Relaxing during my rookie season

Looking back to the beginning of the year, I can see that I’ve become much more relaxed in my rookie Elite season. The first two tournaments were pretty hyped up, but by the third one, it became more comfortable for me.

Once I got the hang of everything, it all became easier to manage. As I became accustomed to how the practice days are and then how you go from practice into an Elite tournament the next day — how you manage your time and plan your strategy — it got a lot easier.

I got off to a pretty good start and made the check cut in the first five events, with a 12th-place finish at Santee-Cooper. Going into the Sabine River, I was second or third in the Dakota Lithium Bassmaster Rookie of the Year standings and 11th in Progressive Bassmaster Angler of the Year points, but I stumbled at that event and slipped to fifth in ROY.

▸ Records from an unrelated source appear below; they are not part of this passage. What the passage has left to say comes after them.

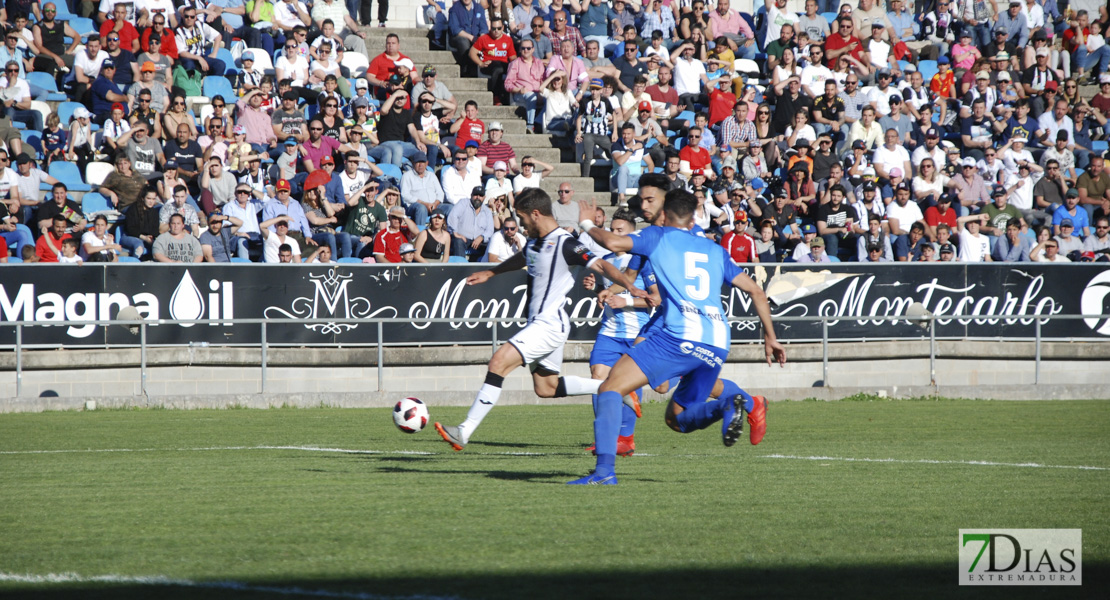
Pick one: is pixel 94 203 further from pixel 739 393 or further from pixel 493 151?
pixel 739 393

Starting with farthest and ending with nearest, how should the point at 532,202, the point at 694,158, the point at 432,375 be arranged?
the point at 694,158 → the point at 432,375 → the point at 532,202

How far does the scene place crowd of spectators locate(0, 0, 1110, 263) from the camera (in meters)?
19.4

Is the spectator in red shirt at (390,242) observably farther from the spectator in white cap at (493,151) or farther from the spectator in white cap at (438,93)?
the spectator in white cap at (438,93)

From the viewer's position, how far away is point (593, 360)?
449 inches

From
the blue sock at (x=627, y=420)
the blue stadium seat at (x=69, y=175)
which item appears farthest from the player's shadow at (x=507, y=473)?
the blue stadium seat at (x=69, y=175)

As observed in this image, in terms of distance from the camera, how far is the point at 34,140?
19.9 metres

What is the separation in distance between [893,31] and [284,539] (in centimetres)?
2449

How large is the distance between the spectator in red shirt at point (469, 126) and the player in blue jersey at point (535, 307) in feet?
39.6

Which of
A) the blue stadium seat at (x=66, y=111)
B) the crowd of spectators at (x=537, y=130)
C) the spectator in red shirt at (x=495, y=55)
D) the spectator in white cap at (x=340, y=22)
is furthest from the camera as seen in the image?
the spectator in red shirt at (x=495, y=55)

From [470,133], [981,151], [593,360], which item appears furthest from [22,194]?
[981,151]

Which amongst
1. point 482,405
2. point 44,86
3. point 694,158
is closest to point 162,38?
point 44,86

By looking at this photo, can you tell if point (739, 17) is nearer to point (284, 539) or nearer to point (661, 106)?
point (661, 106)

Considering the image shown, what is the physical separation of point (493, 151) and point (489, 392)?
12.5 m

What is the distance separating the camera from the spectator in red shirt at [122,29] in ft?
68.4
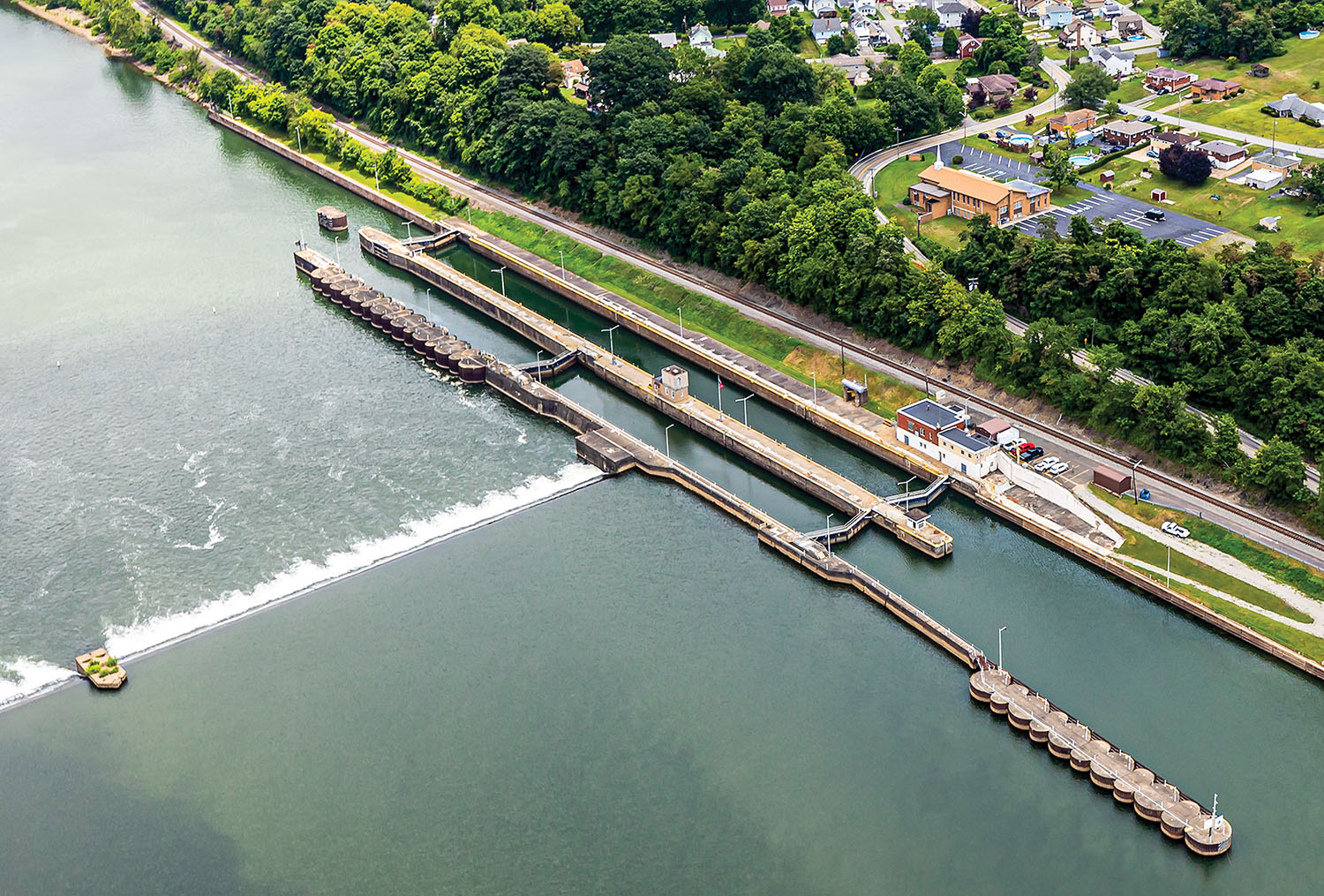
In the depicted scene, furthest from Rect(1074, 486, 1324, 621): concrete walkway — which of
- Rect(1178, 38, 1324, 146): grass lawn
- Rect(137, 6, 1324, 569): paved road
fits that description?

Looking back at Sabine, I can see that my mistake was trying to find something away from most of the field. I think I should have stayed with the crowd this time instead of fishing in the Neches River.

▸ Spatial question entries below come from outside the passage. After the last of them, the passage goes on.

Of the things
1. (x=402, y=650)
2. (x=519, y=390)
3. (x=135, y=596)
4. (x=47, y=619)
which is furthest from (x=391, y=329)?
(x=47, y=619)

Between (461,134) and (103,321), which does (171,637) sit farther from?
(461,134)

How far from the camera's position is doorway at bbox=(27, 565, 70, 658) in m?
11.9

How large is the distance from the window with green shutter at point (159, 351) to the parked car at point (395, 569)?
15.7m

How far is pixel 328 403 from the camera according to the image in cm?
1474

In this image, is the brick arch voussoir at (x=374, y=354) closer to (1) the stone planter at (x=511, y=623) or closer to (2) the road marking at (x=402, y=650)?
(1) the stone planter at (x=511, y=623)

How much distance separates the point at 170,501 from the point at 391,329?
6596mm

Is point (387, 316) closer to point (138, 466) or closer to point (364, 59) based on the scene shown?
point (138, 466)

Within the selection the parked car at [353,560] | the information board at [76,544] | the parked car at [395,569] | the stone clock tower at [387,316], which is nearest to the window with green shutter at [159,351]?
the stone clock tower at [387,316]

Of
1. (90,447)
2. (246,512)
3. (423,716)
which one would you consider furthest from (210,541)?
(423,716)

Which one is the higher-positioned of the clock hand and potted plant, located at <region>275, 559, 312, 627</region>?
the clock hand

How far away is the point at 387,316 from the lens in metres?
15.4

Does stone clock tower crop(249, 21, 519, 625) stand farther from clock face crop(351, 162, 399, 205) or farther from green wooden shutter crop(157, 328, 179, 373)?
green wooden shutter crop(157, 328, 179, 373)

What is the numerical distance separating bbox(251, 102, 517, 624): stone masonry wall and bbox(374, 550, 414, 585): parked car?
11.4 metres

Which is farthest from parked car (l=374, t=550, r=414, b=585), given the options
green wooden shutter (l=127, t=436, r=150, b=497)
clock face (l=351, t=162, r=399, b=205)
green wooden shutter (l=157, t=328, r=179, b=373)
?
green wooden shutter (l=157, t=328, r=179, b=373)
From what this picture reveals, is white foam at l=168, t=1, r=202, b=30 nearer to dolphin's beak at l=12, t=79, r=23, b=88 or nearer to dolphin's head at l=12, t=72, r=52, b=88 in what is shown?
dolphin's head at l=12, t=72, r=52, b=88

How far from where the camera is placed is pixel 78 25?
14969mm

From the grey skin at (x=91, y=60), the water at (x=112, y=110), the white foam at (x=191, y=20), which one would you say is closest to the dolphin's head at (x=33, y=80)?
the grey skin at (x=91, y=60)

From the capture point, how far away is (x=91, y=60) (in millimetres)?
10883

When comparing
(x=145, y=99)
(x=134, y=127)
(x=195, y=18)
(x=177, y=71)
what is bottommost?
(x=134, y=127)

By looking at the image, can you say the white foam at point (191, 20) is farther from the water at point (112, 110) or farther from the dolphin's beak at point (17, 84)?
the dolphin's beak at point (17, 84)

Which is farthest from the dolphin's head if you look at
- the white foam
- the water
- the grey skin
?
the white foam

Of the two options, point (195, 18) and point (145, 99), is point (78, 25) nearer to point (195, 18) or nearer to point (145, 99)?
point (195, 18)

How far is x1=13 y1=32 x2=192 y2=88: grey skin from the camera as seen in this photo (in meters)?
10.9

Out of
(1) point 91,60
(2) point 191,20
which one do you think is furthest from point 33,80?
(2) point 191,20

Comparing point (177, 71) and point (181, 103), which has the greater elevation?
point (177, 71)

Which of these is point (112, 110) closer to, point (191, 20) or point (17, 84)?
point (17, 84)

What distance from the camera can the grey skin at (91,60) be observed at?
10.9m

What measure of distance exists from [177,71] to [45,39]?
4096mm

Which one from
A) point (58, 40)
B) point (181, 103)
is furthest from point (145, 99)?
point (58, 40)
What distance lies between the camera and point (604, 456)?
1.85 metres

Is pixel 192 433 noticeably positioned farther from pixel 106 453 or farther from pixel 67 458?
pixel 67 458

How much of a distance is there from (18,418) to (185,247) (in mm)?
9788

Hopefully I can move up and get back to where I was before that last Elite tournament. With the final three events taking place on northern fisheries, I’m expecting some shake up in the AOY and ROY standings, so I’ll do my best to keep myself in the mix.

The first six events were mostly largemouth focused, and there were some guys who weren’t players on those fisheries. But as we head up north, there’s a whole new group of guys who are smallmouth specialists that will shuffle things around in the points.

Personally, I feel confident heading into the Northern Swing. I’ve caught a lot of smallmouth in southern fisheries, but I’ve also spent a lot of time on northern fisheries, including Lake St. Clair, Lake Champlain and the St. Lawrence River, where our final three events will be held. My personal best smallmouth — a 6-1 — came out of Lake Champlain.

As far as comparing my southern tactics to northern smallmouth fishing, it’s not even close. Down here, it’s big line and heavy current — you power fish them a lot more with swimbaits, crankbaits and football jigs.

When we head up north, it will be a total change of tackle. There’s a lot of ways to catch smallmouth where we’re heading, but it’s hard to get away from a drop shot on these fisheries.

Lighter tackle is one of the big differences from southern fisheries, but I actually enjoy using spinning tackle; I think you can be more efficient with it. From feeling the fish, to hooking him and moving him around, I think it’s easier to do that with spinning tackle than it is with baitcasting.

On Lake Champlain, I’ll probably split my time and mix it up between largemouth and smallmouth. It will be hard to get away from LiveScoping smallmouth out deep, but there will also be some shallow largemouth that could make an impact.

In all three of these northern events, wind will be one of the biggest considerations. If it blows, you’ll have a tough time moving around, but as long as it remains calm, you just have to find the right fish to give yourself a chance to win.